Par Alexandre Poncelet [1]
"(...)Je meurs par amour de l’humanité et pour raconter publiquement toutes les horreurs qu’au nom de la loi on commet dans cet enfer social qu’est le bagne..."
Cette brève histoire du bagne et de sa révolte, occupant la troisième partie de l’ouvrage, est à l’image du livre dans son intégralité, documenté, révolté, révoltant. On découvre en effet à la lecture de ce document tout un pan de l’histoire occulté par les manuels traditionnels d’Histoire, à savoir l’histoire des mouvements contestataires français
du dix-neuvième siècle.
Loin des approches habituelles que l’on a de cette époque à travers les romans de Zola ou les discours de Jaurès, ce livre retrace avec passion la vie (et la quasi-mort) du mouvement anarchiste de la "Belle Époque".

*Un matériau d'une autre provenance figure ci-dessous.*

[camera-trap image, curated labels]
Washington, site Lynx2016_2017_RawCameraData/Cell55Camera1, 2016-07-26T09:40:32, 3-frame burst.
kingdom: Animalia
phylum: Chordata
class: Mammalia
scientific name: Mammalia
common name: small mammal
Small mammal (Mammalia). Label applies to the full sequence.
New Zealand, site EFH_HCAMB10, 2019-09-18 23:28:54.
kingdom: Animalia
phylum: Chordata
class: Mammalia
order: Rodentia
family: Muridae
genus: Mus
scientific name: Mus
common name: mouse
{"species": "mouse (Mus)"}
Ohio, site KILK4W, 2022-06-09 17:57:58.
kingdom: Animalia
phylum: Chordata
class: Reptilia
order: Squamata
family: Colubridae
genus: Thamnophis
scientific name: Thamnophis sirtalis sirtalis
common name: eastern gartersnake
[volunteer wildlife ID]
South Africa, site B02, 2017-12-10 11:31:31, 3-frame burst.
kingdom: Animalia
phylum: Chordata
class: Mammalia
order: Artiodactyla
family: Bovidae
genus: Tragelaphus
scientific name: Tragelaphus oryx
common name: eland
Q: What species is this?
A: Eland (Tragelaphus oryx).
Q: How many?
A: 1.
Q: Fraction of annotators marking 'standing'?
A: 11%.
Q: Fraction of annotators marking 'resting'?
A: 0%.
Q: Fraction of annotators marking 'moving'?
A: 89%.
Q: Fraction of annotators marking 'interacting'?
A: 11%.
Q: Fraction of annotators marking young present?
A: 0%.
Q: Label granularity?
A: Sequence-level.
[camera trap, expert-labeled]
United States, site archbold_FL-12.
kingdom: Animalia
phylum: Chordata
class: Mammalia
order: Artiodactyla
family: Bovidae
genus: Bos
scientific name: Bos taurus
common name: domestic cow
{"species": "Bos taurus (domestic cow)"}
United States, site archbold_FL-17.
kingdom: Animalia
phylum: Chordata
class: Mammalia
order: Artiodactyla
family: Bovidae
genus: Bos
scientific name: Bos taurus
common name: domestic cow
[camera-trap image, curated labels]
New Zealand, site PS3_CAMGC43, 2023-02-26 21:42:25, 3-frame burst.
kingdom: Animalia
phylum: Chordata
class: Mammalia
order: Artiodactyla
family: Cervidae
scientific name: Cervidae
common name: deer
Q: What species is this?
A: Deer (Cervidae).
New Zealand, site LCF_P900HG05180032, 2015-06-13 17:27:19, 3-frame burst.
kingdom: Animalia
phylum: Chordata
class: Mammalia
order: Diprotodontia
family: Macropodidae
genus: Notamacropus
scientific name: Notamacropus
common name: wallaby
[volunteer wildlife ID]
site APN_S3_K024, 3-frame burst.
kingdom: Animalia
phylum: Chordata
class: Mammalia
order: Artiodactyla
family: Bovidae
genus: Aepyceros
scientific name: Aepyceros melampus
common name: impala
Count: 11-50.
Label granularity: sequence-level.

L’histoire du "compagnon Léauthier" semble ici comme un prétexte pour narrer, tantôt avec humour, tantôt avec gravité, les actes de "propagande par le fait" [2] des anarchistes, et les exactions de l’État pour contrer cette révolte populaire, si terrifiante pour les dominants sociaux de l’époque. Ce livre donc, semble être un devoir de mémoire,
à l’honneur des anarchistes français et dénonçant les persécutions subies. On voit dans cet ouvrage que l’époque de la Terreur n’est pas si loin, ni non plus celle de Vichy...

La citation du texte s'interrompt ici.